■ QUOTED PASSAGE
▬▬▬▬▬▬

The first week I found out I was pregnant, my uterus sort of felt like there was a party going on in it at all times. I felt cramps, some pressure, lots of reassurances to let me know that things were moving in there.
I got nothing.
And it’s freaking me the hell out.
Sure, I have some mild tiredness, my boobs/nips are still sore, and I’m constipated like a mo fo, but that’s it. Other than that, I feel completely and utterly normal.
I DO NOT WANT TO FEEL NORMAL RIGHT NOW!!
I want to be dry heaving into the toilet, falling asleep at my desk, and barely able to scrape myself off the floor. I want my ute to put on its big girl pants and a party hat, and give me some signs that things are safely, normally, and pregnantly brewing in there. This vanishing symptom bullshit is seriously mind fucking me right now.
I don’t think I’m going in at 6 weeks for an ultrasound, either.
I know–I’m a glutton for suspense.

▬▬▬▬▬▬

■ DATA SHOWN
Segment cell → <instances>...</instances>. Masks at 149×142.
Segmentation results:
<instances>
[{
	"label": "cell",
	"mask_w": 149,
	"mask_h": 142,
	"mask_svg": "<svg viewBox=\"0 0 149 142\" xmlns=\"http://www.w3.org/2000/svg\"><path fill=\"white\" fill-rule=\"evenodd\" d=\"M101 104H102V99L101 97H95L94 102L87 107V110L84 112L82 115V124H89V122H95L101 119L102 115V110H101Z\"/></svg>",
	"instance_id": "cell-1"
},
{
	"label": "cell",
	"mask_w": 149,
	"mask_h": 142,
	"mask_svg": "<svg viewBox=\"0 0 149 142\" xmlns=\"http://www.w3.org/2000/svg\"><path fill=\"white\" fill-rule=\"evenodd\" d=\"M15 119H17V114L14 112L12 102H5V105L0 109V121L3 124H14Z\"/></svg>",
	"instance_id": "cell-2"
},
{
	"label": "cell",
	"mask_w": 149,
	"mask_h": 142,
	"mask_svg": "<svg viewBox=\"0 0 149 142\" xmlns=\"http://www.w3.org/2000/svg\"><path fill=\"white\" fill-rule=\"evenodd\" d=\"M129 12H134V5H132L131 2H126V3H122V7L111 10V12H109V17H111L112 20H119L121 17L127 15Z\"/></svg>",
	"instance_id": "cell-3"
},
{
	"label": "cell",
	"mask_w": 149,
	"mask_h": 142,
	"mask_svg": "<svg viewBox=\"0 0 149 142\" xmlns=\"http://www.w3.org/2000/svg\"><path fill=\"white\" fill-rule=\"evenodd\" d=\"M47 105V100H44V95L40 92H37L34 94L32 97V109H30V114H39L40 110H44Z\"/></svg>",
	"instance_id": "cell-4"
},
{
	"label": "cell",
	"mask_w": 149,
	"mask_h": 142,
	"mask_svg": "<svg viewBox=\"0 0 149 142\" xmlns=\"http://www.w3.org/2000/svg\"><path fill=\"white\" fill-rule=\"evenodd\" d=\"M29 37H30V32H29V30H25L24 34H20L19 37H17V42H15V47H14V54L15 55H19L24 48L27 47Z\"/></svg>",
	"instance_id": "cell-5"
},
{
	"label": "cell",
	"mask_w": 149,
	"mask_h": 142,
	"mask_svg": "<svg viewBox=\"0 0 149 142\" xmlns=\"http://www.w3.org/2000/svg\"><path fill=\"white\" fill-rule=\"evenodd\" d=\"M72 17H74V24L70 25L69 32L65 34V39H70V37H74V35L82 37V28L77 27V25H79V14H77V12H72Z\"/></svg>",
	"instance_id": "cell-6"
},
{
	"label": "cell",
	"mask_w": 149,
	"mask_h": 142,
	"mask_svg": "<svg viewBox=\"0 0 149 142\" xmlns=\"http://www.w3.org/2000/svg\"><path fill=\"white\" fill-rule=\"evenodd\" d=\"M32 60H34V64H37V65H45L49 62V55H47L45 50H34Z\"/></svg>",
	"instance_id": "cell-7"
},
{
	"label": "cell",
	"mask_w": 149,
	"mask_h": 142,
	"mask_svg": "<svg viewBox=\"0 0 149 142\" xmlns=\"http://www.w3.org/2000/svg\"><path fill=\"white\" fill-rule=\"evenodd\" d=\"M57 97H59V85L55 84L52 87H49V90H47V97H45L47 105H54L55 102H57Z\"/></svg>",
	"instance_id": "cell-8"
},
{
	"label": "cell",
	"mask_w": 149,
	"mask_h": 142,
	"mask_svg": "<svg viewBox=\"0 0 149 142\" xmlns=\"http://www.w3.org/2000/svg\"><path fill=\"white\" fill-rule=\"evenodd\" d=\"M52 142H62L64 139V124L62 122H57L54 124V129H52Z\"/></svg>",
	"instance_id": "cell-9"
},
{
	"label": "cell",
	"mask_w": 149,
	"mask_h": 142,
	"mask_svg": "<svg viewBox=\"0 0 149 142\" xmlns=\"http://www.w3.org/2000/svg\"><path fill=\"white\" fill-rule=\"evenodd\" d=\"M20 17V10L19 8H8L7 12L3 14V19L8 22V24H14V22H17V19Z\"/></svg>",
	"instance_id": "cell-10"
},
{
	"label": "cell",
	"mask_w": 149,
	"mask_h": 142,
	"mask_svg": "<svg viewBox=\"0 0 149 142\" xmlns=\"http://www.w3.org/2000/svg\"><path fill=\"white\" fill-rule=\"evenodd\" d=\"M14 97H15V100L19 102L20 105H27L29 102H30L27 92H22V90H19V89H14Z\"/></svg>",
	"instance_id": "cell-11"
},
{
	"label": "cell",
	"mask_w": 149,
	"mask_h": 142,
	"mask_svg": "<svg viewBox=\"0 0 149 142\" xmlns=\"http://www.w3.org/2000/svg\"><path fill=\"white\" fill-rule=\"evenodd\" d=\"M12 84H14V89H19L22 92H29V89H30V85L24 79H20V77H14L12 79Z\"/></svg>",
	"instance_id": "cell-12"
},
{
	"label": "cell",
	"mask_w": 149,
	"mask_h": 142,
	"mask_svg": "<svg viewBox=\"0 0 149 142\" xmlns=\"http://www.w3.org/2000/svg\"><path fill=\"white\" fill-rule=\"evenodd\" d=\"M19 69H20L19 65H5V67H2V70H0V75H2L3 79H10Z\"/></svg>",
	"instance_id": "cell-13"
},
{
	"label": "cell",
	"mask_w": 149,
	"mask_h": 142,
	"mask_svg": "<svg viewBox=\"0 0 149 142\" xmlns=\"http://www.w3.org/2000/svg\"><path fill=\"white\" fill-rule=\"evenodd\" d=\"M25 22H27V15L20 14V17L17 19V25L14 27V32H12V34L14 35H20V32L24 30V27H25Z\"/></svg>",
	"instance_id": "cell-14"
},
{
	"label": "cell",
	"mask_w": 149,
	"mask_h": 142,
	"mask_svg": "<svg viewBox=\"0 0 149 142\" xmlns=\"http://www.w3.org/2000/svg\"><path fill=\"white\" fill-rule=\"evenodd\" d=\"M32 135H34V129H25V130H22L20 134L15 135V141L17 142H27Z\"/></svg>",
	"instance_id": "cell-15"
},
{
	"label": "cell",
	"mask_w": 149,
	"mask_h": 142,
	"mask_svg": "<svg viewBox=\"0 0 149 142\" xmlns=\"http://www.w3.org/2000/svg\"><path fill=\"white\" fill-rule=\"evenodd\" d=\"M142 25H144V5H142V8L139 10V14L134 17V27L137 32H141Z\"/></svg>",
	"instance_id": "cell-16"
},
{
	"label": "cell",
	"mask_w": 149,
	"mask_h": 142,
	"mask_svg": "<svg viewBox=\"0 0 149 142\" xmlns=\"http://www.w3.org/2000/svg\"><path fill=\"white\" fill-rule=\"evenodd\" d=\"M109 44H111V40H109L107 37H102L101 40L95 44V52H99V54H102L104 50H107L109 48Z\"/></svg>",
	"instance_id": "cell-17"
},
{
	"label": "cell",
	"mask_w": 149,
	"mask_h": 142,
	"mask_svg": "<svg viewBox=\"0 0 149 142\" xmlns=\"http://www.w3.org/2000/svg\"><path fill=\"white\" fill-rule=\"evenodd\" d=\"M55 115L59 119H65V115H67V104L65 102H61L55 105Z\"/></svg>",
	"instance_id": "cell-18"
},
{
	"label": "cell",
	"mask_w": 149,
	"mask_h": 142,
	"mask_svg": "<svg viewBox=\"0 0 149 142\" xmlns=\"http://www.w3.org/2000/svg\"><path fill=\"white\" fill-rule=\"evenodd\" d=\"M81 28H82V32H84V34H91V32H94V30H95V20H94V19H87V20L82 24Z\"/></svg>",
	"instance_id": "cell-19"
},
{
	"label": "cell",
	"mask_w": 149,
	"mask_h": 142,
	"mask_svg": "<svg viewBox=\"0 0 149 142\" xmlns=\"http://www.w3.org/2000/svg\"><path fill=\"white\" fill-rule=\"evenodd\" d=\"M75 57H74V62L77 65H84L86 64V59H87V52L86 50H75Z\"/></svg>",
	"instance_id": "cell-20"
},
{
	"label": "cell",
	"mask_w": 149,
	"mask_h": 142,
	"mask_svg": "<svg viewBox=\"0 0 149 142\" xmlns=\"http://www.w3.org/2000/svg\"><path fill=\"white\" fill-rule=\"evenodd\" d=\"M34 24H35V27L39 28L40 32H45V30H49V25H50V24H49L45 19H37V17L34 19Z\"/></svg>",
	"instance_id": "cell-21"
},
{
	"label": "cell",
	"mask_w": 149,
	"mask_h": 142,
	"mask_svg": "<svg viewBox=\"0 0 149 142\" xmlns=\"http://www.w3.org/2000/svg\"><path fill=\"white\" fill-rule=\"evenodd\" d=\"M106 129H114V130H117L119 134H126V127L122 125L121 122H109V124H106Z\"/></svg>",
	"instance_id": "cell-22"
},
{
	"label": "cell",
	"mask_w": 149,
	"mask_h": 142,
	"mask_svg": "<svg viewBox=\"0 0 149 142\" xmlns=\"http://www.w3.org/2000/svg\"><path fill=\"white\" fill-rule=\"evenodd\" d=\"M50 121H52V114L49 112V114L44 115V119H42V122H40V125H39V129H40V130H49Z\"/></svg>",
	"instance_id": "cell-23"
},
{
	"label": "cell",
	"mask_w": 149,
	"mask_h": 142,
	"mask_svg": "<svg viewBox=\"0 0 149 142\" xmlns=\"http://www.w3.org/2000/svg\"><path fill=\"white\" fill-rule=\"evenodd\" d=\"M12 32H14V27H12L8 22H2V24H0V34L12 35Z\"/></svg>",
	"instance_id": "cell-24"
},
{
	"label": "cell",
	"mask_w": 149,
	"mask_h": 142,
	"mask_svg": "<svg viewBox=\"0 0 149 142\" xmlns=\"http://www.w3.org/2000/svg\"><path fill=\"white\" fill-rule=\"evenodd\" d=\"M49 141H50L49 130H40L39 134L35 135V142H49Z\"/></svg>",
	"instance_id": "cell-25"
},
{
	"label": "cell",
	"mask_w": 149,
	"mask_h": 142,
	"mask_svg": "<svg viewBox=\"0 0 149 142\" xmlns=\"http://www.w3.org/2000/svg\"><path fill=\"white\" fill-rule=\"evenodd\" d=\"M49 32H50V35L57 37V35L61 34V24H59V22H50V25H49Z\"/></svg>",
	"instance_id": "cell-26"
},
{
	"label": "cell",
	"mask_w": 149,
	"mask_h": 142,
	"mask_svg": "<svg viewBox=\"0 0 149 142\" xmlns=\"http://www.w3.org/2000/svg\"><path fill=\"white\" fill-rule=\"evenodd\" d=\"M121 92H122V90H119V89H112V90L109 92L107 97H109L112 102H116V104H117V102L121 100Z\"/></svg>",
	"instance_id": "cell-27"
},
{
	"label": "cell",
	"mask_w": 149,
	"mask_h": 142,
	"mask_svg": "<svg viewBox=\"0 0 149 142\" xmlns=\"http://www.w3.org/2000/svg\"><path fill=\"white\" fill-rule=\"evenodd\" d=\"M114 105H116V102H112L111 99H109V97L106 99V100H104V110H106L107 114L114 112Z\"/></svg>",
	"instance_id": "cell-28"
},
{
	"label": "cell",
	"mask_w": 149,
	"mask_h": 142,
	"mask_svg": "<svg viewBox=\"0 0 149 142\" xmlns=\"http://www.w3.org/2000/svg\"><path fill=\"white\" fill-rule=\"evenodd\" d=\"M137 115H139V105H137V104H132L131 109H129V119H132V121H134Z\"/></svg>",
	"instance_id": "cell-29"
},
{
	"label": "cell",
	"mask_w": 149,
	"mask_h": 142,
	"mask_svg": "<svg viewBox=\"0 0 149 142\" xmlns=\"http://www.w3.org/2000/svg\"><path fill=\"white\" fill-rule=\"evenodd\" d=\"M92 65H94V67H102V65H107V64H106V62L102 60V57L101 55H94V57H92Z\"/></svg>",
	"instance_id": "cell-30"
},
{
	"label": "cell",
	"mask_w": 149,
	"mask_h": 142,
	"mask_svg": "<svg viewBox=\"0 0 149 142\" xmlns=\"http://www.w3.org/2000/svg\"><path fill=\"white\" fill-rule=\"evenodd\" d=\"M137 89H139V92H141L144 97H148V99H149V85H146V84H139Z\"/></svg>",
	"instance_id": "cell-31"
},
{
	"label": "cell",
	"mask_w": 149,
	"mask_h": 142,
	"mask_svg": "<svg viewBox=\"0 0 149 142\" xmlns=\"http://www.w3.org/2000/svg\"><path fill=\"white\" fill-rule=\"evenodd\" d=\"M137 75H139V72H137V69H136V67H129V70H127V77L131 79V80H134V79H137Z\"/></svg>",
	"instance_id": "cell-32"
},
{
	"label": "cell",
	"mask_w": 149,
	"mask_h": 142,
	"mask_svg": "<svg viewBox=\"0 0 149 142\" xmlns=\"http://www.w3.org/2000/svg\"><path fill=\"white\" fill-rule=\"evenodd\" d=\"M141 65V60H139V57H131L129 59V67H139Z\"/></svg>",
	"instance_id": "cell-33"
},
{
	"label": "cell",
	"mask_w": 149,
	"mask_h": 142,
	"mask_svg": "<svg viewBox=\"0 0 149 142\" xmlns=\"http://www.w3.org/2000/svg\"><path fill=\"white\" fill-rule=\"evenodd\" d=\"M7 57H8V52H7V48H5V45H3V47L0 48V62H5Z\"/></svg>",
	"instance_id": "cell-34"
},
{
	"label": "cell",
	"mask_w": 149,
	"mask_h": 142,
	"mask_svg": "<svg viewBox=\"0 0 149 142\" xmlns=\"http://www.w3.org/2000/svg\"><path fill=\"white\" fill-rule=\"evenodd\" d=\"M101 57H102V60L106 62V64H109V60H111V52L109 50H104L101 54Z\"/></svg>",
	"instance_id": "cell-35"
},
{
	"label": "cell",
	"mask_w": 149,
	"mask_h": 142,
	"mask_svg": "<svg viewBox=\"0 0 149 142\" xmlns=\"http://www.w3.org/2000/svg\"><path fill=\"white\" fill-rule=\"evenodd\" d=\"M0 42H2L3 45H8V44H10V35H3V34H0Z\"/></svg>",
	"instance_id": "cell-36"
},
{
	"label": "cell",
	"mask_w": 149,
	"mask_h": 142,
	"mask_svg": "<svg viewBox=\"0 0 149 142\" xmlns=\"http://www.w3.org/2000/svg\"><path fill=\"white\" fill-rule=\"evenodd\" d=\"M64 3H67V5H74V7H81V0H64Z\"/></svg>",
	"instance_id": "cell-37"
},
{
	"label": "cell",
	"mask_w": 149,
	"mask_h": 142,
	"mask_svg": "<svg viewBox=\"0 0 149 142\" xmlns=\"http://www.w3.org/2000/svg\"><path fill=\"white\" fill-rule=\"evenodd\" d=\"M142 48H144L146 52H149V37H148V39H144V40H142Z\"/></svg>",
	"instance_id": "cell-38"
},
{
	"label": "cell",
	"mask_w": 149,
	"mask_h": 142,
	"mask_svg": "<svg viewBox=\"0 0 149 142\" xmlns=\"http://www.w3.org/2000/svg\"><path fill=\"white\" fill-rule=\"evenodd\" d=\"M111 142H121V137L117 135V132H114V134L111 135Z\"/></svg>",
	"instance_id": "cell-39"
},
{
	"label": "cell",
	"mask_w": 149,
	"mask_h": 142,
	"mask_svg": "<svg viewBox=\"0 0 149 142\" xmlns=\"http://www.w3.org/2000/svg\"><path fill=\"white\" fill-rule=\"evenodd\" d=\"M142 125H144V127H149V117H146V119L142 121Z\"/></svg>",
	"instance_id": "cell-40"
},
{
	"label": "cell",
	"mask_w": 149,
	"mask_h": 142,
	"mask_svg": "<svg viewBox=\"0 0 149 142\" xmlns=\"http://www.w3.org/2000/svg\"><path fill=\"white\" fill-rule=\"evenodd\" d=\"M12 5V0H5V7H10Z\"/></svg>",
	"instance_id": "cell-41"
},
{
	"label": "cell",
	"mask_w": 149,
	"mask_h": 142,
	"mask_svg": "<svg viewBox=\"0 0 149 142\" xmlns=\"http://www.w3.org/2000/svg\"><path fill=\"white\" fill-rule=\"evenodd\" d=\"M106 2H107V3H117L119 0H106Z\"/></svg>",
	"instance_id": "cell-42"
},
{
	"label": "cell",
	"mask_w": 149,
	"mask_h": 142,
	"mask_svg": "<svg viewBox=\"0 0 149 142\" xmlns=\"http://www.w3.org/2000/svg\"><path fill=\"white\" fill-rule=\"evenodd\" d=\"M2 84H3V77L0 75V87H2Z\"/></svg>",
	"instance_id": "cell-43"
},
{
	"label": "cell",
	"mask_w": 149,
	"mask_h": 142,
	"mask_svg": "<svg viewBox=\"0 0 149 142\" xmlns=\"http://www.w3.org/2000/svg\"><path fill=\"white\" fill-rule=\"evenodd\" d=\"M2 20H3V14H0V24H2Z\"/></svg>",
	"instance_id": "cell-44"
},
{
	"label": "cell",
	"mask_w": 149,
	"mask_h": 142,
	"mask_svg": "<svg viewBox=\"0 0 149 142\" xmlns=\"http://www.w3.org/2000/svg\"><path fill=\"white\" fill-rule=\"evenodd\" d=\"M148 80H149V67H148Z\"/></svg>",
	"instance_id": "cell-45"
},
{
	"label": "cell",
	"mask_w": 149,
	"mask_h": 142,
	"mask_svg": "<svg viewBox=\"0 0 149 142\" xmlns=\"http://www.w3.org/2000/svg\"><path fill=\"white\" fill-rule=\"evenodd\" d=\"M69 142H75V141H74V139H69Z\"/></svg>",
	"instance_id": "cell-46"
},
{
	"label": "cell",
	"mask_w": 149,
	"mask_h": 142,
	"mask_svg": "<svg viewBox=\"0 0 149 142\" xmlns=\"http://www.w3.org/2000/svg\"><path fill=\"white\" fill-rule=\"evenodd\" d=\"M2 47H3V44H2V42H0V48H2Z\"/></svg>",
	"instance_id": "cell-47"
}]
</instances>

▬▬▬▬▬▬

■ EXERCISE INSTRUCTIONS
1. From the post about early pregnancy symptoms, list each symptom the writer says they still have.
2. Retype the part of the pregnancy post starting with "The first week" and going on through "I got nothing.".

■ WRITTEN RESPONSES
1.
- Mild tiredness
- Sore boobs/nips
- Constipation

2.
The first week I found out I was pregnant, my uterus sort of felt like there was a party going on in it at all times. I felt cramps, some pressure, lots of reassurances to let me know that things were moving in there.
I got nothing.